-- START OF AVAILABLE DATA --
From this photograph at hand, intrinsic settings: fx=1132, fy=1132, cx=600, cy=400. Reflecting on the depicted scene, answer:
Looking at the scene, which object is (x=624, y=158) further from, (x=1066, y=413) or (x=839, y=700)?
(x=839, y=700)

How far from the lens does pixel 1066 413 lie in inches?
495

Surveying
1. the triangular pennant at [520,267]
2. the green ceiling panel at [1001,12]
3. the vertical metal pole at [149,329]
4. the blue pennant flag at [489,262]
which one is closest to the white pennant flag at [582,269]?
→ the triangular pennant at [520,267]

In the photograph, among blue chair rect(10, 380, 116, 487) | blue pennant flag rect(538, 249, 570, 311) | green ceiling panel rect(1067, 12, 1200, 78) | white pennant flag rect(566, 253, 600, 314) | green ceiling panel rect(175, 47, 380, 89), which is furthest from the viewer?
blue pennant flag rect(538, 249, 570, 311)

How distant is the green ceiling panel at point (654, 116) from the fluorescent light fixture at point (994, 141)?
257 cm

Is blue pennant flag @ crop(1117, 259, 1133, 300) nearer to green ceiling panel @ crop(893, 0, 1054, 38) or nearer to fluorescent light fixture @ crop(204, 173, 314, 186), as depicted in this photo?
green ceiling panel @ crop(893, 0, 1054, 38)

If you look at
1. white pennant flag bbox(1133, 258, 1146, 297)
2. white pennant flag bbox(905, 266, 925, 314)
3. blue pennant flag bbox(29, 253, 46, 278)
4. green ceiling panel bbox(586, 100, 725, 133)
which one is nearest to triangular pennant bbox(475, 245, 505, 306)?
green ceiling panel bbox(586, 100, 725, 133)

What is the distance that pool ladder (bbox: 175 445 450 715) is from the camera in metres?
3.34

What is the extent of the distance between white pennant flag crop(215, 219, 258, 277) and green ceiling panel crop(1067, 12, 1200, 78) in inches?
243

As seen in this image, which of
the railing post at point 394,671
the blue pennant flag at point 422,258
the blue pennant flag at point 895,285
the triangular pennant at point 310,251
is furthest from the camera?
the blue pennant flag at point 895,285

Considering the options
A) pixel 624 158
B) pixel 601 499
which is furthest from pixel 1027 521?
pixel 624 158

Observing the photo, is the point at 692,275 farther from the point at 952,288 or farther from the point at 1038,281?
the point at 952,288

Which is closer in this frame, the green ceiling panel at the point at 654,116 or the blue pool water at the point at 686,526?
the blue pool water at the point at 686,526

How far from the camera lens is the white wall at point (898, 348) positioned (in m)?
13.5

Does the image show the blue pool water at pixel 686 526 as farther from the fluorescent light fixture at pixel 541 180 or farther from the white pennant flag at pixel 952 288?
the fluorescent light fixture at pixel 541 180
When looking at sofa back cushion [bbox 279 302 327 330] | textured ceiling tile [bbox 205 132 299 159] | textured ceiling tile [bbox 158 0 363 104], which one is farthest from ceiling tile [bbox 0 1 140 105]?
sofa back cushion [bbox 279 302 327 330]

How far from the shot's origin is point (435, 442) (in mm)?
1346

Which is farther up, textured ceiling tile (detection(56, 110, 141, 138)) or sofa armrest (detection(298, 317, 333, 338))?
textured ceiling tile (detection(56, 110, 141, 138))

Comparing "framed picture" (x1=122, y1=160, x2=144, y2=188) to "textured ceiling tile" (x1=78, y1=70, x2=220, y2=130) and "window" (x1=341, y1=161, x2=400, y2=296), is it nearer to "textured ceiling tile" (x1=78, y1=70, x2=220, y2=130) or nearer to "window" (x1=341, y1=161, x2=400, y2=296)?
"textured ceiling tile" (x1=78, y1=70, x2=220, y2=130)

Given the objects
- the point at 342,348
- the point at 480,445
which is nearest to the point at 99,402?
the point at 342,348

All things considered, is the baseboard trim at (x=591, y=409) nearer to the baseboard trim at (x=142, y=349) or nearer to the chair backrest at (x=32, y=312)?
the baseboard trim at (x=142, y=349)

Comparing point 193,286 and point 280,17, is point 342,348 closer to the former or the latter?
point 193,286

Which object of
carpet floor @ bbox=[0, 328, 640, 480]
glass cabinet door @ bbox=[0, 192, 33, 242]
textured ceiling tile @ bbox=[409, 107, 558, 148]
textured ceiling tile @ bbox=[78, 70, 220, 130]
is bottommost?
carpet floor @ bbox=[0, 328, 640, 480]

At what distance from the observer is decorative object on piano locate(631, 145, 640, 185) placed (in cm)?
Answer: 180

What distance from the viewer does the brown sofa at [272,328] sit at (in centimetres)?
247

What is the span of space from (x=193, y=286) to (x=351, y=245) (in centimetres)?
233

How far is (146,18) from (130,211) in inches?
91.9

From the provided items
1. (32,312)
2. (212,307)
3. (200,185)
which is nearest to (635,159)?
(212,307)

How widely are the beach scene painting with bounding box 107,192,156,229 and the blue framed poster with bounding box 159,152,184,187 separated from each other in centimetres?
-- END OF AVAILABLE DATA --
Lay out the material, from the line containing "Which object of" through the end, as a Markdown table with the columns Row and Line. Omit blank lines.

| Row | Line |
|---|---|
| 1 | Which object of |
| 2 | carpet floor @ bbox=[0, 328, 640, 480] |
| 3 | glass cabinet door @ bbox=[0, 192, 33, 242] |
| 4 | textured ceiling tile @ bbox=[409, 107, 558, 148] |
| 5 | textured ceiling tile @ bbox=[78, 70, 220, 130] |
| 6 | is bottommost? |
| 7 | carpet floor @ bbox=[0, 328, 640, 480] |
| 8 | At what distance from the observer is decorative object on piano locate(631, 145, 640, 185) placed (in cm)? |
| 9 | Answer: 180 |
| 10 | What distance from the viewer does the brown sofa at [272,328] sit at (in centimetres)? |
| 11 | 247 |
| 12 | What is the span of space from (x=193, y=286) to (x=351, y=245) (in centimetres)? |
| 13 | 233 |
| 14 | How far is (146,18) from (130,211) in inches? |
| 15 | 91.9 |
| 16 | From the provided items |
| 17 | 1. (32,312) |
| 18 | 2. (212,307) |
| 19 | 3. (200,185) |
| 20 | which is nearest to (635,159)? |
| 21 | (212,307) |
| 22 | How widely are the beach scene painting with bounding box 107,192,156,229 and the blue framed poster with bounding box 159,152,184,187 separated from each other in centimetres? |